_Exercise task_. Please report each line of the material below that contains the word "image". Treat uppercase and lowercase as different.

_Given entries_.
----------------------------------------

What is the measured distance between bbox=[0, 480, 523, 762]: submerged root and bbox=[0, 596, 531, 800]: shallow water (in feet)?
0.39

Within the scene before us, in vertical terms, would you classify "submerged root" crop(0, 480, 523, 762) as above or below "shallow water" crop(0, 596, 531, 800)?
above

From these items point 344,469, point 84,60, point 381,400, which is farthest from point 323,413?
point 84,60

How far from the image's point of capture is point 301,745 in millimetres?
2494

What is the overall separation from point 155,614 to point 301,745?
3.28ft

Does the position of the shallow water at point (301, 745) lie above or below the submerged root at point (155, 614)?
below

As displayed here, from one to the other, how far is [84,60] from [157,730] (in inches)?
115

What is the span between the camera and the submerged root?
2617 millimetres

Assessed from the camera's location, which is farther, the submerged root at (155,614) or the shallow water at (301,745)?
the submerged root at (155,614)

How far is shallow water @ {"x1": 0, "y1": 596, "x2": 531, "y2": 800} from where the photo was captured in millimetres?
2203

----------------------------------------

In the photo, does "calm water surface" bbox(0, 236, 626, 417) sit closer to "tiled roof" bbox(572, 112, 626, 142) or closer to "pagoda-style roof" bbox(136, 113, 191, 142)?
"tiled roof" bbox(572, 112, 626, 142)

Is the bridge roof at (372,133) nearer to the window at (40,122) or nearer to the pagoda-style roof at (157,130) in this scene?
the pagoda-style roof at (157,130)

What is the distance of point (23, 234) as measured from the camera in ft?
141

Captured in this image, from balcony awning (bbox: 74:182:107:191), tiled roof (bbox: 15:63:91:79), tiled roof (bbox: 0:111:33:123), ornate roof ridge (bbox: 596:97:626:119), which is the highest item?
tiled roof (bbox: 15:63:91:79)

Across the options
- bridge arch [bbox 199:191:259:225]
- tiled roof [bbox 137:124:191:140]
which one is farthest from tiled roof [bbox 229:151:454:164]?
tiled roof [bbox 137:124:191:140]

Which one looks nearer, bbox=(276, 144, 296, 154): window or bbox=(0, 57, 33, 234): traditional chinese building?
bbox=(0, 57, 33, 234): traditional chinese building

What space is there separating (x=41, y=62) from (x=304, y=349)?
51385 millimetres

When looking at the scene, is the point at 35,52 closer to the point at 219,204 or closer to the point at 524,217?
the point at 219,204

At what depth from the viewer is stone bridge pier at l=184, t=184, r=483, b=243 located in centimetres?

----------------------------------------

_Response to this exercise_.
How far from the image's point of capture is point 301,745 in millimetres?
Captured in this image, from balcony awning (bbox: 74:182:107:191), tiled roof (bbox: 15:63:91:79), tiled roof (bbox: 0:111:33:123), ornate roof ridge (bbox: 596:97:626:119), which is the highest item?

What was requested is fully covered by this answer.